DOCUMENT EXCERPT
= = =
Link

Testing and Debugging

Complete the Reading Quiz by 3:00pm before lecture.

Table of contents

  1. reproduce your bug quickly
  2. accept that it’s probably your code’s fault
  3. start doing experiments
  4. change one thing at a time
  5. check your assumptions
  6. be noisy
  7. be noisy, quickly
  8. understand what the error messages mean
  9. write your code so it’s easier to test
  10. further reading

What does debugging a program look like?

This reading reproduces and adapts Julia Evans’ blog post, What does debugging a program look like?1

There will probably be some jargon you’re not familiar with since she discusses debugging in a variety of programming contexts. That’s okay. Here’s a glossary of the particularly pertinent concepts that we’ll be exploring in class.

Unit Test
Software that verifies that a specific piece of code (“the unit”) works as intended; the unit is usually a single class such as LinkedIntList but sometimes a single method if the method is very complex. These are usually run automatically; for example, you could re-run tests every time you save your edited file. We might write one unit test to check that add behaves correctly, another unit test to check that remove behaves correctly, and so forth. Unit tests are frequently automated because they’re easy to set up: instantiate the unit and you’re ready to test.
Test Case
The smallest component of a unittest, which verifies a single piece of behaviour. For example, your unit test might have 3 test cases: one which verifies add can handle null values, a second test case to verify add with non-null values, and a third to verify that remove is well-defined for non-empty lists.
Test Suite
A collection of unittests. Your test suite might contain unittests for LinkedList, ArrayList, ArrayQueue, and LinkedQueue. As with unittests, these are usually run automatically; however, since they encompass more code sometimes they are run less frequently; for example, you might run them every time code is checked in.
Library
A collection of resources used to support software development. For example, ArrayList is part of the Java standard library.
Debugger
A tool that can pause a program at any point during execution, allowing the programmer to inspect the exact values of different variables.

reproduce your bug quickly

Everybody agrees that being able to consistently reproduce a bug is important if you want to figure out what’s going on.

Everybody also agrees that it’s extremely useful be able to reproduce the bug quickly (if it takes you 3 minutes to check if every change helped, iterating is VERY SLOW).

A suggested approach is to get your bug down to its minimal working example and then write a test case which consistently reproduces the bug. bonus: you can add this to your test suite later if it makes sense

accept that it’s probably your code’s fault

Sometimes I see a problem and I’m like “oh, library X has a bug”, “oh, it’s DNS”, “oh, SOME OTHER THING THAT IS NOT MY CODE is broken”. And sometimes it’s not my code! But, in general, between an established library and my code that I wrote last month, usually it’s my code that’s the problem :).

start doing experiments

@act_gardner gave a nice, short explanation of what you have to do after you reproduce your bug

I try to encourage people to first fully understand the bug - What’s happening? What do you expect to happen? When does it happen? When does it not happen? Then apply their mental model of the system to guess at what could be breaking and come up with experiments.

Experiments could be changing or removing code, making API calls from a REPL, trying new inputs, poking at memory values with a debugger or print statements.

I think the loop here may be:

  • make guess about one aspect about what might be happening (“this variable is set to X where it should be Y”, “this code is never running at all”)
= = =
INFORMATION PROVIDED

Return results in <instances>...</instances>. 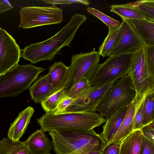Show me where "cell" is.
<instances>
[{
  "label": "cell",
  "instance_id": "obj_30",
  "mask_svg": "<svg viewBox=\"0 0 154 154\" xmlns=\"http://www.w3.org/2000/svg\"><path fill=\"white\" fill-rule=\"evenodd\" d=\"M139 154H154V143L143 135Z\"/></svg>",
  "mask_w": 154,
  "mask_h": 154
},
{
  "label": "cell",
  "instance_id": "obj_31",
  "mask_svg": "<svg viewBox=\"0 0 154 154\" xmlns=\"http://www.w3.org/2000/svg\"><path fill=\"white\" fill-rule=\"evenodd\" d=\"M143 103L139 108L134 117L133 120V131L141 130L143 128L142 118Z\"/></svg>",
  "mask_w": 154,
  "mask_h": 154
},
{
  "label": "cell",
  "instance_id": "obj_21",
  "mask_svg": "<svg viewBox=\"0 0 154 154\" xmlns=\"http://www.w3.org/2000/svg\"><path fill=\"white\" fill-rule=\"evenodd\" d=\"M121 26L108 28V35L99 48L100 56L104 57L111 55L119 38Z\"/></svg>",
  "mask_w": 154,
  "mask_h": 154
},
{
  "label": "cell",
  "instance_id": "obj_24",
  "mask_svg": "<svg viewBox=\"0 0 154 154\" xmlns=\"http://www.w3.org/2000/svg\"><path fill=\"white\" fill-rule=\"evenodd\" d=\"M66 93L63 88L42 101L41 103V106L46 113H54Z\"/></svg>",
  "mask_w": 154,
  "mask_h": 154
},
{
  "label": "cell",
  "instance_id": "obj_20",
  "mask_svg": "<svg viewBox=\"0 0 154 154\" xmlns=\"http://www.w3.org/2000/svg\"><path fill=\"white\" fill-rule=\"evenodd\" d=\"M143 136L141 130L132 132L121 142L119 154H139Z\"/></svg>",
  "mask_w": 154,
  "mask_h": 154
},
{
  "label": "cell",
  "instance_id": "obj_32",
  "mask_svg": "<svg viewBox=\"0 0 154 154\" xmlns=\"http://www.w3.org/2000/svg\"><path fill=\"white\" fill-rule=\"evenodd\" d=\"M120 143L111 141L106 143L101 154H119Z\"/></svg>",
  "mask_w": 154,
  "mask_h": 154
},
{
  "label": "cell",
  "instance_id": "obj_23",
  "mask_svg": "<svg viewBox=\"0 0 154 154\" xmlns=\"http://www.w3.org/2000/svg\"><path fill=\"white\" fill-rule=\"evenodd\" d=\"M110 11L115 13L122 18L126 20L145 19L133 3L125 4L113 5L110 6Z\"/></svg>",
  "mask_w": 154,
  "mask_h": 154
},
{
  "label": "cell",
  "instance_id": "obj_18",
  "mask_svg": "<svg viewBox=\"0 0 154 154\" xmlns=\"http://www.w3.org/2000/svg\"><path fill=\"white\" fill-rule=\"evenodd\" d=\"M69 66L61 61L55 62L49 69L47 73L49 82L57 90L63 88L67 80Z\"/></svg>",
  "mask_w": 154,
  "mask_h": 154
},
{
  "label": "cell",
  "instance_id": "obj_16",
  "mask_svg": "<svg viewBox=\"0 0 154 154\" xmlns=\"http://www.w3.org/2000/svg\"><path fill=\"white\" fill-rule=\"evenodd\" d=\"M29 89L31 99L35 103H41L58 91L50 83L47 74L38 78Z\"/></svg>",
  "mask_w": 154,
  "mask_h": 154
},
{
  "label": "cell",
  "instance_id": "obj_36",
  "mask_svg": "<svg viewBox=\"0 0 154 154\" xmlns=\"http://www.w3.org/2000/svg\"><path fill=\"white\" fill-rule=\"evenodd\" d=\"M14 7L7 0H0V13L2 14L13 9Z\"/></svg>",
  "mask_w": 154,
  "mask_h": 154
},
{
  "label": "cell",
  "instance_id": "obj_13",
  "mask_svg": "<svg viewBox=\"0 0 154 154\" xmlns=\"http://www.w3.org/2000/svg\"><path fill=\"white\" fill-rule=\"evenodd\" d=\"M147 96L135 95L132 101L128 106L122 124L112 142L121 143L124 138L133 131V120L135 114Z\"/></svg>",
  "mask_w": 154,
  "mask_h": 154
},
{
  "label": "cell",
  "instance_id": "obj_19",
  "mask_svg": "<svg viewBox=\"0 0 154 154\" xmlns=\"http://www.w3.org/2000/svg\"><path fill=\"white\" fill-rule=\"evenodd\" d=\"M127 20L132 25L145 45L154 46V22L146 19Z\"/></svg>",
  "mask_w": 154,
  "mask_h": 154
},
{
  "label": "cell",
  "instance_id": "obj_34",
  "mask_svg": "<svg viewBox=\"0 0 154 154\" xmlns=\"http://www.w3.org/2000/svg\"><path fill=\"white\" fill-rule=\"evenodd\" d=\"M41 1L50 4H71L74 3H77L83 4L86 6L89 5L90 1L88 0H43Z\"/></svg>",
  "mask_w": 154,
  "mask_h": 154
},
{
  "label": "cell",
  "instance_id": "obj_14",
  "mask_svg": "<svg viewBox=\"0 0 154 154\" xmlns=\"http://www.w3.org/2000/svg\"><path fill=\"white\" fill-rule=\"evenodd\" d=\"M34 112V108L31 106H28L20 112L10 125L8 134V138L14 141L20 140L30 123V119Z\"/></svg>",
  "mask_w": 154,
  "mask_h": 154
},
{
  "label": "cell",
  "instance_id": "obj_29",
  "mask_svg": "<svg viewBox=\"0 0 154 154\" xmlns=\"http://www.w3.org/2000/svg\"><path fill=\"white\" fill-rule=\"evenodd\" d=\"M143 48L146 61L150 70L154 73V46L145 45Z\"/></svg>",
  "mask_w": 154,
  "mask_h": 154
},
{
  "label": "cell",
  "instance_id": "obj_22",
  "mask_svg": "<svg viewBox=\"0 0 154 154\" xmlns=\"http://www.w3.org/2000/svg\"><path fill=\"white\" fill-rule=\"evenodd\" d=\"M0 154H32L24 141L4 138L0 141Z\"/></svg>",
  "mask_w": 154,
  "mask_h": 154
},
{
  "label": "cell",
  "instance_id": "obj_11",
  "mask_svg": "<svg viewBox=\"0 0 154 154\" xmlns=\"http://www.w3.org/2000/svg\"><path fill=\"white\" fill-rule=\"evenodd\" d=\"M21 51L15 39L0 27V75L18 64Z\"/></svg>",
  "mask_w": 154,
  "mask_h": 154
},
{
  "label": "cell",
  "instance_id": "obj_33",
  "mask_svg": "<svg viewBox=\"0 0 154 154\" xmlns=\"http://www.w3.org/2000/svg\"><path fill=\"white\" fill-rule=\"evenodd\" d=\"M74 100L66 95L59 103L54 114H58L64 112L73 102Z\"/></svg>",
  "mask_w": 154,
  "mask_h": 154
},
{
  "label": "cell",
  "instance_id": "obj_27",
  "mask_svg": "<svg viewBox=\"0 0 154 154\" xmlns=\"http://www.w3.org/2000/svg\"><path fill=\"white\" fill-rule=\"evenodd\" d=\"M91 87L89 81L83 77L66 93V95L75 100L81 96Z\"/></svg>",
  "mask_w": 154,
  "mask_h": 154
},
{
  "label": "cell",
  "instance_id": "obj_4",
  "mask_svg": "<svg viewBox=\"0 0 154 154\" xmlns=\"http://www.w3.org/2000/svg\"><path fill=\"white\" fill-rule=\"evenodd\" d=\"M46 69L32 64L16 65L5 73L0 75V98L17 97L29 89Z\"/></svg>",
  "mask_w": 154,
  "mask_h": 154
},
{
  "label": "cell",
  "instance_id": "obj_1",
  "mask_svg": "<svg viewBox=\"0 0 154 154\" xmlns=\"http://www.w3.org/2000/svg\"><path fill=\"white\" fill-rule=\"evenodd\" d=\"M87 19L85 15L76 14L66 25L55 35L44 41L26 46L21 50V57L31 64L45 60L51 61L65 46L70 44L78 30Z\"/></svg>",
  "mask_w": 154,
  "mask_h": 154
},
{
  "label": "cell",
  "instance_id": "obj_9",
  "mask_svg": "<svg viewBox=\"0 0 154 154\" xmlns=\"http://www.w3.org/2000/svg\"><path fill=\"white\" fill-rule=\"evenodd\" d=\"M136 95H149L154 93V73L146 61L143 48L133 54L128 74Z\"/></svg>",
  "mask_w": 154,
  "mask_h": 154
},
{
  "label": "cell",
  "instance_id": "obj_25",
  "mask_svg": "<svg viewBox=\"0 0 154 154\" xmlns=\"http://www.w3.org/2000/svg\"><path fill=\"white\" fill-rule=\"evenodd\" d=\"M154 93H153L146 97L143 104V128L154 122Z\"/></svg>",
  "mask_w": 154,
  "mask_h": 154
},
{
  "label": "cell",
  "instance_id": "obj_35",
  "mask_svg": "<svg viewBox=\"0 0 154 154\" xmlns=\"http://www.w3.org/2000/svg\"><path fill=\"white\" fill-rule=\"evenodd\" d=\"M143 135L154 143V122L144 127L141 129Z\"/></svg>",
  "mask_w": 154,
  "mask_h": 154
},
{
  "label": "cell",
  "instance_id": "obj_17",
  "mask_svg": "<svg viewBox=\"0 0 154 154\" xmlns=\"http://www.w3.org/2000/svg\"><path fill=\"white\" fill-rule=\"evenodd\" d=\"M128 106H125L121 108L106 119V123L103 127V131L100 134L106 143L112 140L122 124Z\"/></svg>",
  "mask_w": 154,
  "mask_h": 154
},
{
  "label": "cell",
  "instance_id": "obj_15",
  "mask_svg": "<svg viewBox=\"0 0 154 154\" xmlns=\"http://www.w3.org/2000/svg\"><path fill=\"white\" fill-rule=\"evenodd\" d=\"M40 129L37 130L24 141L32 154H44L49 152L53 143Z\"/></svg>",
  "mask_w": 154,
  "mask_h": 154
},
{
  "label": "cell",
  "instance_id": "obj_3",
  "mask_svg": "<svg viewBox=\"0 0 154 154\" xmlns=\"http://www.w3.org/2000/svg\"><path fill=\"white\" fill-rule=\"evenodd\" d=\"M37 121L45 132L89 130L101 126L106 119L96 112H65L58 114L45 113Z\"/></svg>",
  "mask_w": 154,
  "mask_h": 154
},
{
  "label": "cell",
  "instance_id": "obj_28",
  "mask_svg": "<svg viewBox=\"0 0 154 154\" xmlns=\"http://www.w3.org/2000/svg\"><path fill=\"white\" fill-rule=\"evenodd\" d=\"M87 11L102 21L108 28L118 26L121 25V23L119 21L107 16L94 8L89 7L87 9Z\"/></svg>",
  "mask_w": 154,
  "mask_h": 154
},
{
  "label": "cell",
  "instance_id": "obj_6",
  "mask_svg": "<svg viewBox=\"0 0 154 154\" xmlns=\"http://www.w3.org/2000/svg\"><path fill=\"white\" fill-rule=\"evenodd\" d=\"M133 54L112 55L99 64L90 81L91 87H98L108 84L112 85L128 75Z\"/></svg>",
  "mask_w": 154,
  "mask_h": 154
},
{
  "label": "cell",
  "instance_id": "obj_2",
  "mask_svg": "<svg viewBox=\"0 0 154 154\" xmlns=\"http://www.w3.org/2000/svg\"><path fill=\"white\" fill-rule=\"evenodd\" d=\"M49 134L57 154H75L81 152L101 153L106 143L94 129L51 131Z\"/></svg>",
  "mask_w": 154,
  "mask_h": 154
},
{
  "label": "cell",
  "instance_id": "obj_10",
  "mask_svg": "<svg viewBox=\"0 0 154 154\" xmlns=\"http://www.w3.org/2000/svg\"><path fill=\"white\" fill-rule=\"evenodd\" d=\"M145 45L131 24L122 18L119 38L111 55L133 54L143 48Z\"/></svg>",
  "mask_w": 154,
  "mask_h": 154
},
{
  "label": "cell",
  "instance_id": "obj_7",
  "mask_svg": "<svg viewBox=\"0 0 154 154\" xmlns=\"http://www.w3.org/2000/svg\"><path fill=\"white\" fill-rule=\"evenodd\" d=\"M19 12L18 27L22 29L59 24L63 20V10L54 5L50 6L25 7Z\"/></svg>",
  "mask_w": 154,
  "mask_h": 154
},
{
  "label": "cell",
  "instance_id": "obj_37",
  "mask_svg": "<svg viewBox=\"0 0 154 154\" xmlns=\"http://www.w3.org/2000/svg\"><path fill=\"white\" fill-rule=\"evenodd\" d=\"M44 154H51L49 152H47V153H45Z\"/></svg>",
  "mask_w": 154,
  "mask_h": 154
},
{
  "label": "cell",
  "instance_id": "obj_26",
  "mask_svg": "<svg viewBox=\"0 0 154 154\" xmlns=\"http://www.w3.org/2000/svg\"><path fill=\"white\" fill-rule=\"evenodd\" d=\"M139 12L143 15L146 20L154 22V1L144 0L133 2Z\"/></svg>",
  "mask_w": 154,
  "mask_h": 154
},
{
  "label": "cell",
  "instance_id": "obj_5",
  "mask_svg": "<svg viewBox=\"0 0 154 154\" xmlns=\"http://www.w3.org/2000/svg\"><path fill=\"white\" fill-rule=\"evenodd\" d=\"M136 92L128 74L119 79L107 91L95 111L108 119L117 110L128 106L134 100Z\"/></svg>",
  "mask_w": 154,
  "mask_h": 154
},
{
  "label": "cell",
  "instance_id": "obj_12",
  "mask_svg": "<svg viewBox=\"0 0 154 154\" xmlns=\"http://www.w3.org/2000/svg\"><path fill=\"white\" fill-rule=\"evenodd\" d=\"M112 85L91 87L79 97L74 100L65 112H94Z\"/></svg>",
  "mask_w": 154,
  "mask_h": 154
},
{
  "label": "cell",
  "instance_id": "obj_8",
  "mask_svg": "<svg viewBox=\"0 0 154 154\" xmlns=\"http://www.w3.org/2000/svg\"><path fill=\"white\" fill-rule=\"evenodd\" d=\"M100 59V56L94 48L89 52L72 56L67 79L63 87L66 93L82 78L90 81L99 64Z\"/></svg>",
  "mask_w": 154,
  "mask_h": 154
}]
</instances>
= = =
GOAL
How would you put this sentence from the debugging reading into Spanish: "Everybody agrees that being able to consistently reproduce a bug is important if you want to figure out what’s going on." The records have no connection to the debugging reading.

PROBLEM SOLUTION
Todo el mundo está de acuerdo en que poder reproducir un error de forma consistente es importante si quieres entender qué está pasando.